カリキュラム・プランニング

Curriculum Planning

 カリキュラムとは,「教育活動計画書」と言い換えられる。学習者の学びの質を担保し,学習成果を得るために妥当性や信頼性を考慮した教育を具体化する実施計画書である。教育者が意図した学びだけを必ずしも学習者が習得するわけではないことから,学習者が習得したものすべてをカリキュラムと考えることが医学教育では一般的とされる。カリキュラムを単に「授業の時間割」と間違えることが多く,その点は注意が必要である。特に成人教育の観点では,学習者がどのような問題を抱え,興味関心は何かといったニーズを把握することによって,学習者の多様性を考慮したカリキュラムを設計(カリキュラム・プランニング)することが求められる。

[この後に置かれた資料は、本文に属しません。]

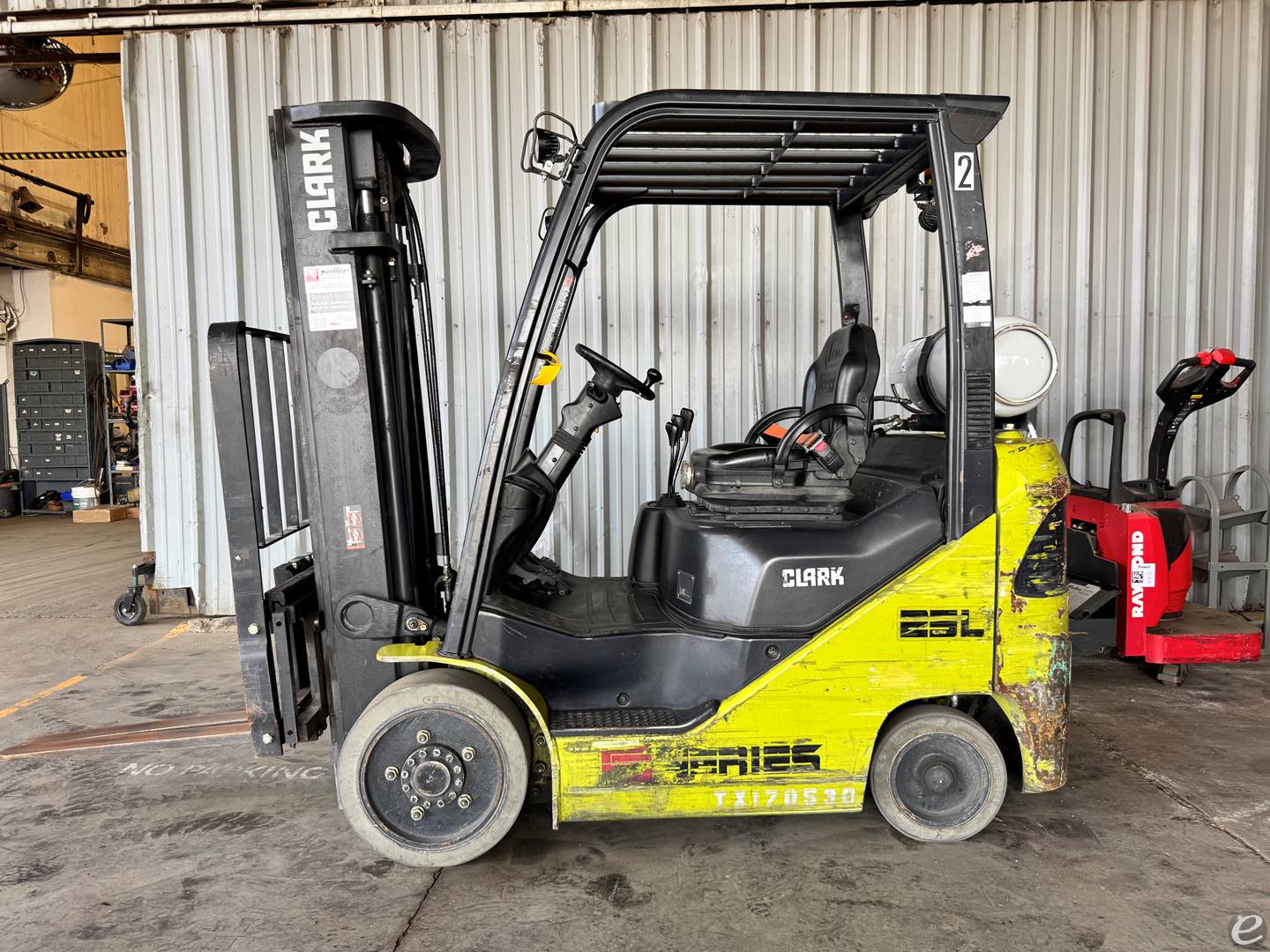 2018 Clark S25CL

逆向き設計論(Wiggins&McTighe 2012)は,評価方法を先に検討しカリキュラム全体の改善を図る手法を提唱しており,(1)求められる結果(目標),(2)承認できる証拠(評価),(3)学習経験と指導(学習と指導の進め方)の三つをひとつとしている。目標(アウトカム)では,学習によって獲得する知識だけではなく技能や態度・行動を示す「行動目標」を明確に位置付ける。行動目標の到達に必要な教育方略を検討する場合には実施する具体的な教育方法,資源,順序,人数,時間などを検討する。昨今,形式的な知識の理解を中心とした受動型の講義だけでなく,アクティブラーニング(能動的学習)による参加や体験を通した方略も増えている。カリキュラムの立案者は目標に照らし,どの教育方法が適しているか,また実施にあたり数々の制約を勘案し現実的に可能かを検討する。同時に立案者は,学習者の目標到達を確認する明確な評価方法や評価基準をあらかじめ示す必要がある。評価には主に形成的評価,総括的評価の二つがあり,前者はカリキュラムの合否に関わらず学習過程で逐次フィードバックを与え,学習者の理解を深め変化を促す「学習のための評価」である。後者はカリキュラムの合否やアカウンタビリティを果たすものであり「学習の評価」である。総括的評価には知識の理解,獲得を確認する客観式の多肢選択問題や論述試験の他に,知識を応用し実際に課題に取り組むことで到達程度を評価するパフォーマンス評価や,カリキュラム全体を通して知識や活動態度,学習成果を統合的に評価するポートフォリオ評価が用いられる場合がある。どの評価方法を採用するかについては教育目標分類(Taxonomy)を考慮し,教育目標に合致したものを用いる。これらカリキュラム・プランニングの一連は,実施後にカリキュラム自体の評価を行い,振り返りや改善等を継続的に実施する。